• PROBLEM TO WORK ON
Rescale the items starting at the line that contains "Is (32,253) farther from (387,267)" and ending at the final line of the items, and output only those lines, requests included. Multiply every coordinate in the answers by 1.5 and round to a whole number, rounding halves up, while leaving the requests unchanged.

• PROVIDED ENTRIES
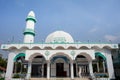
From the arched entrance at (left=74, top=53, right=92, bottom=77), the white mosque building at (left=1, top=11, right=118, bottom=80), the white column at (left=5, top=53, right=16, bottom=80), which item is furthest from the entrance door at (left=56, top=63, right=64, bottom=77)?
the white column at (left=5, top=53, right=16, bottom=80)

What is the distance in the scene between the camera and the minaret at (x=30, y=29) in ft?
71.1

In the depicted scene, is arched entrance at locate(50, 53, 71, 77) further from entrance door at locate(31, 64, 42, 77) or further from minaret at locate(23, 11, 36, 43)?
minaret at locate(23, 11, 36, 43)

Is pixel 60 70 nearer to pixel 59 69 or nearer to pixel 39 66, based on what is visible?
pixel 59 69

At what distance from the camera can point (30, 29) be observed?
73.4 ft

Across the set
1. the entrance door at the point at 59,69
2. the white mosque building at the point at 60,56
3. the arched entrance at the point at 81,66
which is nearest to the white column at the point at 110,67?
the white mosque building at the point at 60,56

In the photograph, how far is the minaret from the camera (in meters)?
21.7

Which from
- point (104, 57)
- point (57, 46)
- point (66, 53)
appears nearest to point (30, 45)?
point (57, 46)

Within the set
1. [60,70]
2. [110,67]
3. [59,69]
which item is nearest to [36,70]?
[59,69]

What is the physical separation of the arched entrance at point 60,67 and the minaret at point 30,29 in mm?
5445

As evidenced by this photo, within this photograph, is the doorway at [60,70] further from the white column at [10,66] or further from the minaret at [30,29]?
the white column at [10,66]

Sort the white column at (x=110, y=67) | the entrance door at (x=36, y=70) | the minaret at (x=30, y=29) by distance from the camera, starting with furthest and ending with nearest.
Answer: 1. the minaret at (x=30, y=29)
2. the entrance door at (x=36, y=70)
3. the white column at (x=110, y=67)

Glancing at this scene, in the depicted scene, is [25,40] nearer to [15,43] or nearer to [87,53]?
[15,43]

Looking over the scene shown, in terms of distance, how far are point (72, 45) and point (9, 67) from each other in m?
9.66

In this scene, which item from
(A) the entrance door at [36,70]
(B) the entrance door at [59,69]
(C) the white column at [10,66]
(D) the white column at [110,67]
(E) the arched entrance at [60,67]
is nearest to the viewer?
(D) the white column at [110,67]
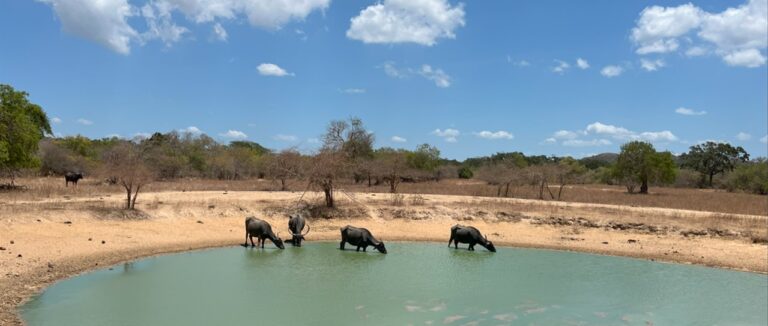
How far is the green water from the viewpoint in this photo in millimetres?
12500

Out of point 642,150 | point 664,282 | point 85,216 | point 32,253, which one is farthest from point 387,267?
point 642,150

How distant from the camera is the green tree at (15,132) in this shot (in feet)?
102

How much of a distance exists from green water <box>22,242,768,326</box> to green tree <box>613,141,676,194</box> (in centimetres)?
3830

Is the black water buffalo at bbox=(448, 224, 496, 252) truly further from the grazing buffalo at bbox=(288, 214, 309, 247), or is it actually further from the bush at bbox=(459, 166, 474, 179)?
the bush at bbox=(459, 166, 474, 179)

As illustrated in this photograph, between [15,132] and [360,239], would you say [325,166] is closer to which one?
[360,239]

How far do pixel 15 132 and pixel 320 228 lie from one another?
19.4 metres

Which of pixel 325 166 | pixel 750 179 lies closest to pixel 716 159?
pixel 750 179

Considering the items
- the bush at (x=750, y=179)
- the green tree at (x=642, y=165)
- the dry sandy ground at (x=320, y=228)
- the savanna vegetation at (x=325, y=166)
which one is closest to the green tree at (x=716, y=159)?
the savanna vegetation at (x=325, y=166)

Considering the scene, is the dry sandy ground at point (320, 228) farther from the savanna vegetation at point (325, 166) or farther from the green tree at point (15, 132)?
the green tree at point (15, 132)

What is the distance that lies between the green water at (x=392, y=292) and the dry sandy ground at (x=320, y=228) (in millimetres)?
1488

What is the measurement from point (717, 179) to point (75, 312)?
303 ft

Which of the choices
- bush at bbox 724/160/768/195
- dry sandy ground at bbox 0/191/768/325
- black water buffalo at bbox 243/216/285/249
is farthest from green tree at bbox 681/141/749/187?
A: black water buffalo at bbox 243/216/285/249

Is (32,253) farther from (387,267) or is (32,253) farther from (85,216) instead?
(387,267)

• RESPONSE
Is (32,253) farther from (387,267) or is (32,253) farther from (85,216) instead?
(581,401)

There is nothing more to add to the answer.